The first implementation featured a hidden cache in the C++ layer and used integer unique IDs to reference that cache. This architecture worked well if the models did not contain implicit algebraic equations involving medium properties, but had serious issues when such equations were involved, which is often the case when solving steady-state initialization problems. The library was shipped with an interface to the FluidProp software, provided at the time by TU Delft.

The library was then restructured in 2012 by Francesco Casella and Roberto Bonifetto. The main idea was to get rid of the hidden cache and of the unique ID references and use the Modelica state records instead for caching. In this way, all optimizations performed by Modelica tools are guaranteed to give correct results, also in case of implicit equations, which was previously not the case. The library was mainly used with the Dymola tool, although some limited support for OpenModelica was given.

In 2013, the open-source CoolProp package was integrated in the library, thus providing built-in access to a wide range of fluids.

In 2014, Ian Bell initially provided some makefiles to automatically compile different versions of the library. Later on, Jorrit Wronski added support for CMake scripts.
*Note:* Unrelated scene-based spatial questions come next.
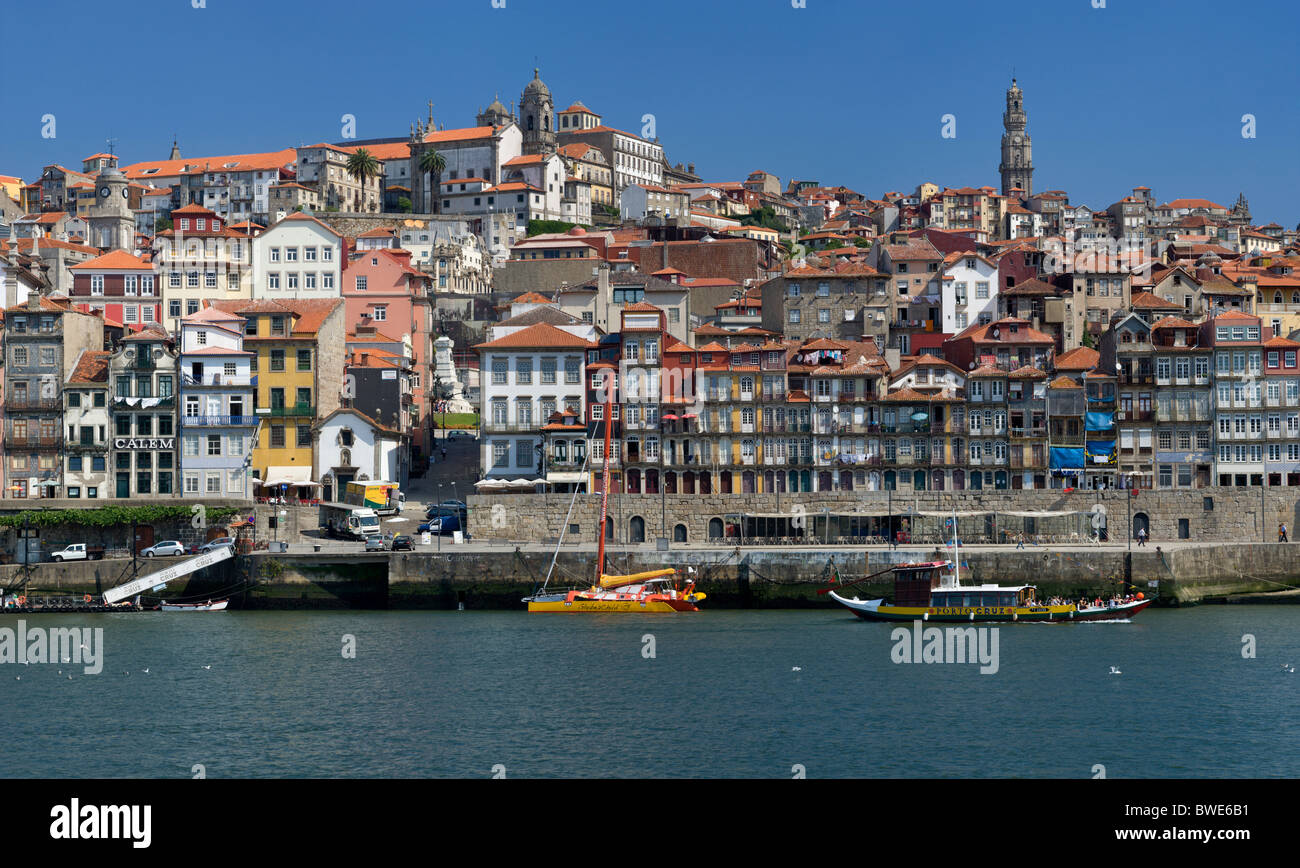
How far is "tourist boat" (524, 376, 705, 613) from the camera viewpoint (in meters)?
61.5

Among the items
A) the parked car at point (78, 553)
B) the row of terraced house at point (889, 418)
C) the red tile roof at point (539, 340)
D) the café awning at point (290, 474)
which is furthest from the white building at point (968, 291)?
the parked car at point (78, 553)

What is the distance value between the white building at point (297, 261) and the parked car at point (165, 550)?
1211 inches

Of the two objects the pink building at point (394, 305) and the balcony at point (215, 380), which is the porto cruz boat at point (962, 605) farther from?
the pink building at point (394, 305)

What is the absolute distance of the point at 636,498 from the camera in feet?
232

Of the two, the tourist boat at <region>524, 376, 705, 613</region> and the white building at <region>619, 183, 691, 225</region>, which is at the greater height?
the white building at <region>619, 183, 691, 225</region>

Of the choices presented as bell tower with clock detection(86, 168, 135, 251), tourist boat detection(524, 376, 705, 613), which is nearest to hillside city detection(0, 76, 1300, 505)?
tourist boat detection(524, 376, 705, 613)

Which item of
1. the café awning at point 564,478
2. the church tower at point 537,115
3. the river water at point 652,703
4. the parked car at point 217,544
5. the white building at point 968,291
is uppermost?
the church tower at point 537,115

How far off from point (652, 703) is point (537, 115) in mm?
155190

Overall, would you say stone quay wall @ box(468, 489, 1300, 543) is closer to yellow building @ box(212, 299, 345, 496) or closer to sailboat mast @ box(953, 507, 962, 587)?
sailboat mast @ box(953, 507, 962, 587)

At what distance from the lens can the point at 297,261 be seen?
3757 inches

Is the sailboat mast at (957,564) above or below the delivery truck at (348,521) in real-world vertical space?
below

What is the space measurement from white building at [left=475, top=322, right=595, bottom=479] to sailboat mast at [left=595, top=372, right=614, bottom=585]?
2152mm

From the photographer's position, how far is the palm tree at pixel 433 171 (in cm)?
16100
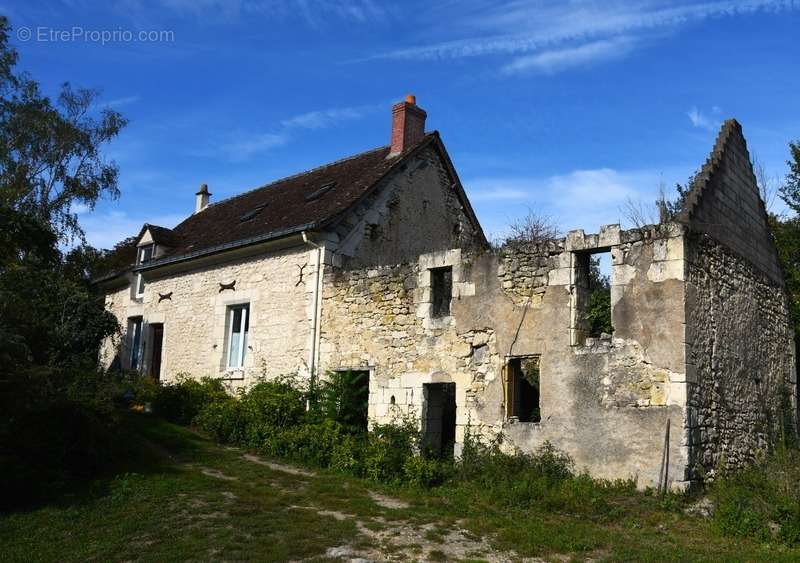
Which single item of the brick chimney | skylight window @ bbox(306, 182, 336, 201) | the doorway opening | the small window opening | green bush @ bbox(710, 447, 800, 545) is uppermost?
the brick chimney

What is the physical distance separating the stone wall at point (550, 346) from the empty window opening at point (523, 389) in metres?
0.13

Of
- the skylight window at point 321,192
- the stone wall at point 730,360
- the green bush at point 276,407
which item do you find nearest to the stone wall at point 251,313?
the green bush at point 276,407

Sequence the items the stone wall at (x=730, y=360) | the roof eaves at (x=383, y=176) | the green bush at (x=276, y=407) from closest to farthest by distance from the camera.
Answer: the stone wall at (x=730, y=360)
the green bush at (x=276, y=407)
the roof eaves at (x=383, y=176)

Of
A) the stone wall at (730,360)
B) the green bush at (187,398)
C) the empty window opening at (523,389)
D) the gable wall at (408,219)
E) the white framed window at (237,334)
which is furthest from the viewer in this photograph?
the white framed window at (237,334)

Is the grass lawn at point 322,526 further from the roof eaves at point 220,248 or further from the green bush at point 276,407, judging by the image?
the roof eaves at point 220,248

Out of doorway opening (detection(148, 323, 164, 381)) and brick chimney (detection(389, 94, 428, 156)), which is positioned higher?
brick chimney (detection(389, 94, 428, 156))

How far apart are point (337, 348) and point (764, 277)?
757cm

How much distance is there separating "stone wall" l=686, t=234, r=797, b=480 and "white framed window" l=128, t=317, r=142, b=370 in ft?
45.9

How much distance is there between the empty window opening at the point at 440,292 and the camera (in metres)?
12.1

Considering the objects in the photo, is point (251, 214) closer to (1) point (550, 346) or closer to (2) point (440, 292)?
(2) point (440, 292)

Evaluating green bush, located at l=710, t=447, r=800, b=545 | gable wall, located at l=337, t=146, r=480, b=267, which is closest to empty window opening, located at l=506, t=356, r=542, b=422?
green bush, located at l=710, t=447, r=800, b=545

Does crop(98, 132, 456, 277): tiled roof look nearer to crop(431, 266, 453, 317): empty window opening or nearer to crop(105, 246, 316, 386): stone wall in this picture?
crop(105, 246, 316, 386): stone wall

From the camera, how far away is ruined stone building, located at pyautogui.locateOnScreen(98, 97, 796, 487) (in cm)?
954

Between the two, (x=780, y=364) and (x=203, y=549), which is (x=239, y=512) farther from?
(x=780, y=364)
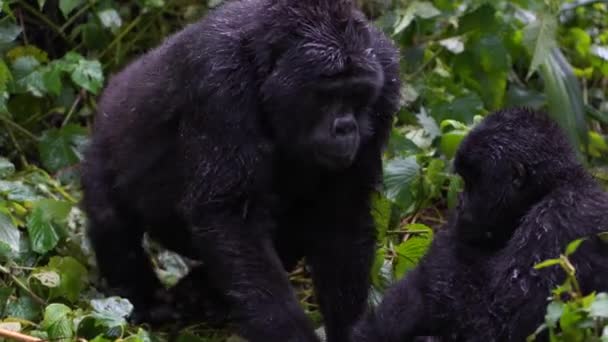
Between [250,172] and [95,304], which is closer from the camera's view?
[250,172]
In 2021, Jorrit Wronksi implemented the entire CMake build pipeline within the GitHub CI environment. New annotations introduced in Modelica 3.4 now allow to build and ship the ExternalMedia package with built-in pre-compiled libraries for many different operating systems, C-compilers, and Modelica tools.

In 2023, Federico Terraneo helped switching from statically linked to dynamically linked compiled binaries, while keeping access to the ModelicaError function to properly handle run-time and compile time errors generated by external media models. This eliminates the need to have different binaries for each compiler, now only one DLL/shared library is needed for each operating system. At long last, ExternalMedia can be used out of the box with different Modelica tools and operating systems, without the need of arcane installation procedures.